Een hele tijd lang, bijna twee jaar, was ik eerlijk en oprecht van plan om terug te gaan naar Antwerpen en uit te vinden wie dat meisje was. Ik wilde uitvinden wie haar ouders en vrienden waren en hun vertellen wat er die avond was gebeurd. Ik wilde vertellen wat ze had gezegd. I loveyou. Dat dat haar laatste woorden waren en dat die niet voor Chris, Sally of mij bedoeld waren, maar voor hen – haar moeder en vader, haar zussen en broers, haar vrienden.

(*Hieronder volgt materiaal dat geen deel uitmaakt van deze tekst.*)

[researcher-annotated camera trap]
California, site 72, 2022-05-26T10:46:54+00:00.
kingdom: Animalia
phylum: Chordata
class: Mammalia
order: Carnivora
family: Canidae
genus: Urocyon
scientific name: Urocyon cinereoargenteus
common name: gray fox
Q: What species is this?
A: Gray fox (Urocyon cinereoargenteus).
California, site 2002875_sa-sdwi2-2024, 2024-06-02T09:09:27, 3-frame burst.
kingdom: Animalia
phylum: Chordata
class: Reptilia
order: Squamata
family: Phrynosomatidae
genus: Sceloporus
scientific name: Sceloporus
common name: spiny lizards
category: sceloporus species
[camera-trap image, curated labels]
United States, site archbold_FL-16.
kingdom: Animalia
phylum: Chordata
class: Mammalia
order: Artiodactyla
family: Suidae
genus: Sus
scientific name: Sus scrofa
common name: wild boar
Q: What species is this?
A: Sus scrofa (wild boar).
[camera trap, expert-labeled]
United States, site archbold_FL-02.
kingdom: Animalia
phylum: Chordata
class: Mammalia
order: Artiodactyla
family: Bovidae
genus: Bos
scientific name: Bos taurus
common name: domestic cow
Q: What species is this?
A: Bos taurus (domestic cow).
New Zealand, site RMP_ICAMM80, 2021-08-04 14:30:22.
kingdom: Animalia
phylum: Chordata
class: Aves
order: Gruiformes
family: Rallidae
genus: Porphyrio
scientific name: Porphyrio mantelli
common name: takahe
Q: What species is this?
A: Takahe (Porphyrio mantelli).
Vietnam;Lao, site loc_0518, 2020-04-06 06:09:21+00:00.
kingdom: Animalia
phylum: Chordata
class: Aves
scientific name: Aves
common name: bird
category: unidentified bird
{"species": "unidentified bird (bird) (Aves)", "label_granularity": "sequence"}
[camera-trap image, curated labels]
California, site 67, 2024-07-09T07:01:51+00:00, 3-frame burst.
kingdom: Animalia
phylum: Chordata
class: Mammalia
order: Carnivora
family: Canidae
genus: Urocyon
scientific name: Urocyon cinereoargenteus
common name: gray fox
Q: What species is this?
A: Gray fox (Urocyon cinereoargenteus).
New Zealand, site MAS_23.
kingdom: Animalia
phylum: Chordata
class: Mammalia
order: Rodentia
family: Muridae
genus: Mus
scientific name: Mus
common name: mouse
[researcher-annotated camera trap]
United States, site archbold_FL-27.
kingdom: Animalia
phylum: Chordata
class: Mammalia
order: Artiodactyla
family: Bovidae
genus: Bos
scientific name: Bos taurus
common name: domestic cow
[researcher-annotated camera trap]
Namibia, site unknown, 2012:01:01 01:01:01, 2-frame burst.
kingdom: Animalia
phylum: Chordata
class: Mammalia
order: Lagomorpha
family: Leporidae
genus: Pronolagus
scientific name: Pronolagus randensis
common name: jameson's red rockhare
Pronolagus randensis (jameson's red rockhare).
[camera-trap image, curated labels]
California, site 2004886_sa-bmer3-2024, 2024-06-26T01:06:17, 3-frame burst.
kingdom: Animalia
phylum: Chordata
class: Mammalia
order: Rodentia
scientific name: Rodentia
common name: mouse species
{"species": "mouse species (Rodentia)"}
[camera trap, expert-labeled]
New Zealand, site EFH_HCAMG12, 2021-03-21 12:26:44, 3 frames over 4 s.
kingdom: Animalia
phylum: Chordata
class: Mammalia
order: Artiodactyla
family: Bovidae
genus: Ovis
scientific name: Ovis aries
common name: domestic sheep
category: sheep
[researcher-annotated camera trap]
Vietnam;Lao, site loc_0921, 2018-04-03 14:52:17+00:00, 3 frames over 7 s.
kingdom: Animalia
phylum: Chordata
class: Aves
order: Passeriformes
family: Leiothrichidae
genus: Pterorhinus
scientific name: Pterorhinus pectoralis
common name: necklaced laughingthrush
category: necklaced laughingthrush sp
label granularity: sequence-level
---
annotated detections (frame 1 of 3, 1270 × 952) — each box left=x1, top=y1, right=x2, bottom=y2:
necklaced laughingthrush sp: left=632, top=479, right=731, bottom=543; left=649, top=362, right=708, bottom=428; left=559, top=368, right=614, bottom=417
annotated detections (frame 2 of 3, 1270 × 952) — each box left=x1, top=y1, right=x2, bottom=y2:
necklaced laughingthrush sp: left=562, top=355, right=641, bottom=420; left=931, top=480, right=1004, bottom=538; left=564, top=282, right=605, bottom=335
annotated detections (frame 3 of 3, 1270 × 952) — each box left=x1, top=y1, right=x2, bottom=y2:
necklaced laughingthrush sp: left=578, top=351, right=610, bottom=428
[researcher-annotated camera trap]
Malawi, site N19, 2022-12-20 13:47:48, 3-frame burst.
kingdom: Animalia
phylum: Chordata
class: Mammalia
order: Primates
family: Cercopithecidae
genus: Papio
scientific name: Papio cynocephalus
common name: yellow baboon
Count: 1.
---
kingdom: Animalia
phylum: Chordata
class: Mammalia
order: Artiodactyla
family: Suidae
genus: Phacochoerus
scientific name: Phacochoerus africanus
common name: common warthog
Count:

Toen we terugkwamen van onze korte reis lagen er drie belangrijke brieven op ons te wachten. Een was van onze immigratieadvocaten en liet ons weten dat de Dienst Vreemdelingenzaken in overweging had of we mochten blijven, maar dat we in de tussentijd niet in Nederland mochten vertoeven. Tenzij we maandag in beroep gingen. Dan mocht het wel. Er lag ook een brief van de politie waarin stond dat Sally haar verblijfsvergunning, geldig voor een jaar, kon komen ophalen. De derde brief was een dikke vette rekening van Koopman & Co. O, driedubbelgebakken ironie.

21 april 2000

Vanochtend had ik voor het eerst in mijn leven een lekke band. Het gebeurde precies tegenover een fietsenmaker – toeval of niet? Waarschijnlijk wel. Toen ik daar binnen was om een nieuwe binnenband te kopen, vroeg ik om een bel. “Niet te vrouwelijk,” zei ik en vond mezelf heel grappig. Nu ik erover nadenk was ik heel grappig: die man lachte zich een breuk. Ik doe wat ik maar kan om de Nederlanders te vermaken.

Er stopt een begrafenisstoet, precies bij ons appartement. Het starende meisje van de overkant zit niet eens bij haar raam – ze moest eens weten; dit zou een gouden gebeurtenis voor haar zijn. Ze halen de kist uit de lijkwagen om hem voor de wake in een huis te zetten. Het lijkt een beetje vroeg voor een wake – het is nog maar elf uur ‘s-ochtends. Sally vraagt zich af of de locatie op een hogere etage is en of ze touw en blok zullen gebruiken om de kist de kamer in te hijsen. Ze is zo slecht. Er staat een groepje zwarte mensen onder het raam van onze eetkamer, ronddrentelend in het zonlicht, gekleed in gedeeltelijk zwart (blokjes, grijstinten, kledingstukken met een beetje zwart erin, maar niets helemaal zwart), te roken en te kletsen en te lachen. De straat is daar opgebroken, wat het geheel een soort ‘begrafenis in Zuid-Afrikaanse township’–sfeer geeft. Er huilt trouwens niemand. Dat vind ik vreemd.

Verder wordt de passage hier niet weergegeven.